§ **Activity**: Copy every line from the records below that carries the word "photo".

§ **Data to examine**:
·····
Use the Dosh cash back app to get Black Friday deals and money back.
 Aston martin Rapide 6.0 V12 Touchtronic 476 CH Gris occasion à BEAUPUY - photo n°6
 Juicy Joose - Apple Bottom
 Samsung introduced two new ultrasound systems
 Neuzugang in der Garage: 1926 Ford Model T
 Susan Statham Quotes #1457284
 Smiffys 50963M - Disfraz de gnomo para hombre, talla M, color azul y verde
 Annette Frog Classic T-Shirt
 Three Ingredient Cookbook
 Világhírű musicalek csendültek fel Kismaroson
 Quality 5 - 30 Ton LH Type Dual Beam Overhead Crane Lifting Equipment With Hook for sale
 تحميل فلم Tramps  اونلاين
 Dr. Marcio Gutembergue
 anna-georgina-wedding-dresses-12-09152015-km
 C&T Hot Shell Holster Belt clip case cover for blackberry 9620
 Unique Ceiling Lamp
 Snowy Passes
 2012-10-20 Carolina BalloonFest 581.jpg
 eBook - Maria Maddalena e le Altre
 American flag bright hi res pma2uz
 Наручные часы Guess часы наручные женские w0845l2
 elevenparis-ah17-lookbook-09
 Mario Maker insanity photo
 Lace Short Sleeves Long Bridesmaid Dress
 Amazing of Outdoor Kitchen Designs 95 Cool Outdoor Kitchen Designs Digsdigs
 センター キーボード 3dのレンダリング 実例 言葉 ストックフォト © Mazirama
·····
§ **Solution to the problem**:
 Aston martin Rapide 6.0 V12 Touchtronic 476 CH Gris occasion à BEAUPUY - photo n°6
 Mario Maker insanity photo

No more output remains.